◆ **EXERCISE TASK**:
In the material below, change every "wooden shed" to "garden shed" and copy out the rest unchanged, leaving out the pictures.

[Start]

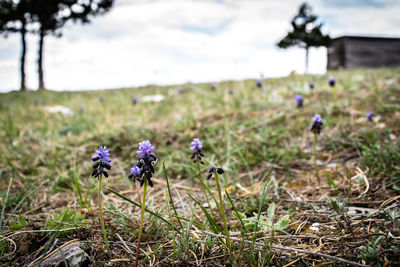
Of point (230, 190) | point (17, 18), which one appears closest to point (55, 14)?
point (17, 18)

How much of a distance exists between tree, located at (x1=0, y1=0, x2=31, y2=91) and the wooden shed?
21.6m

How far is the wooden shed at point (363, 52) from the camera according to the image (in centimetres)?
1928

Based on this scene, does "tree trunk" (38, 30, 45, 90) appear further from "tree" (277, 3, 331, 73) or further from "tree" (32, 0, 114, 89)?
"tree" (277, 3, 331, 73)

[End]

◆ **SOLUTION TO THE PROBLEM**:
Of point (230, 190) | point (17, 18), which one appears closest to point (55, 14)?
point (17, 18)

How much of a distance exists between tree, located at (x1=0, y1=0, x2=31, y2=91) and the garden shed?
21.6m

How far is the garden shed at point (363, 52) from the camera according to the image (in centimetres)?
1928

Based on this scene, does "tree trunk" (38, 30, 45, 90) appear further from "tree" (277, 3, 331, 73) or further from "tree" (32, 0, 114, 89)?
"tree" (277, 3, 331, 73)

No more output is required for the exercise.